▶ [Excerpts from a spatial dataset]:
###
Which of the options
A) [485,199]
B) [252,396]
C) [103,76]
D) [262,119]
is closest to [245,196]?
###
▶ [Aim of the exercise]: Retype all of the records above line for line, with no changes.

▶ [Expected output]:
Which of the options
A) [485,199]
B) [252,396]
C) [103,76]
D) [262,119]
is closest to [245,196]?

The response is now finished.